§ DOCUMENT EXTRACT
────────────────

AUSTRALIA:  "Attack Iraq And Save The world? Bush Is Dreaming"


Hugh White, director of the Australian Strategic Policy Institute gave this op-ed view in the liberal Sydney Morning Herald (8/8):  "After September 11 the most obvious reason to remove Saddam is to reduce the threat of al-Qaida terrorist attacks on America and its allies. But it is hard to argue that an invasion of Iraq makes sense for that reason....  I have not met a serious analyst who believes that removing Saddam would significantly reduce the threat of terrorism to the United States or its allies over the next few years.  Saddam is a danger, but he is not the most imminent or probable source of the next major terrorist attack.  Why all the focus on Iraq, then?...  It seems that those in the United States who are pushing hardest to go ahead with the invasion...see the invasion of Iraq as the start of a long campaign to remake the Middle East....  It is a beguiling vision.  It suits the ambitions of post-Cold War America, and of the generation who won the Cold War.  It might make the world a better place. If it works....  I'd still guess that Bush will not risk his presidency on such a bold but uncertain vision."


CHINA:  "U.S. Plans on Attacking Iraq"


The official intellectual publication Guangming Daily Guangming Ribao commented (7/19):  “The U.S. has determined to attack Iraq and has started its war apparatus.  Turkey is an important ally that U.S. needs to depend on for its attack on Iraq.  However, Turkey is rather worried about the U.S. war against Iraq.  First, Turkey fears that the war against Saddam’s regime may cause conflict between different races and religious groups in Iraq, which will lead to disruption of the country and  Kurdish independence.  This situation will produce serious negative effects in Syria, Turkey and other Arab countries where there are Kurds.  Third, Turkey is afraid that the U.S. attack on Iraq will make it even more difficult for the recovery of Turkey’s economy.  The U.S. has determined a timetable for the attack.  It may take at least 6 months for the U.S. to prepare for the war and win fundamental support or recognition from the international community.  Though the U.S. declaration of war against Iraq may not be supported widely in the international community, it will attempt to have the international community acquiesce in the war or at least not take strong measures against the U.S.  Moreover, the international media have pounced on indications that the U.S. has worked out the fighting plan against Iraq.”

────────────────

§ RECORDED INFORMATION
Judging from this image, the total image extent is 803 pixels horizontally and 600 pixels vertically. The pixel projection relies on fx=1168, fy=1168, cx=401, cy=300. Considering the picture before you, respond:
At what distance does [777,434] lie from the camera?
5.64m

────────────────

§ INSTRUCTIONS
(a) According to the Iraq commentary, why is Turkey worried about a U.S. war against Iraq? Answer in one to three sentences.
(b) List every country that the Guangming Daily comment in the Iraq commentary names.
(c) Write the next part of the Iraq commentary, picking up after its last sentence.

§ ANSWERS BELOW
(a) Turkey fears that the war against Saddam's regime may cause conflict between different races and religious groups in Iraq, disrupting the country and leading to Kurdish independence, with serious negative effects in Syria, Turkey and other countries with Kurds. It also fears that the attack will make Turkey's economic recovery even more difficult.

(b)
- The U.S.
- Iraq
- Turkey
- Syria

(c)
INDONESIA:  "Another Human Tragedy Recurs Should Iraq Be Attacked" 


Leading independent daily Kompas noted (7/17):  “Despite their common objective of toppling Saddam, the London-based Iraqi dissent officers insist that the U.S. should not replace Saddam with another strong man for fear that U.S. interference in the establishment of a new government in Iraq would only result in a puppet government of Washington in Iraq….  The U.S. seems to be frustrated by Saddam’s toughness.  Even if Iraq is attacked again, Saddam might not fall.  On the other hand, the Iraqi people would suffer even further after economic sanctions by the UN.  It, therefore, makes sense that many countries oppose the U.S. plan to strike Iraq again.  The strikes would result in a more dire human disaster in Iraq.”


SINGAPORE:  "America Versus Iraq"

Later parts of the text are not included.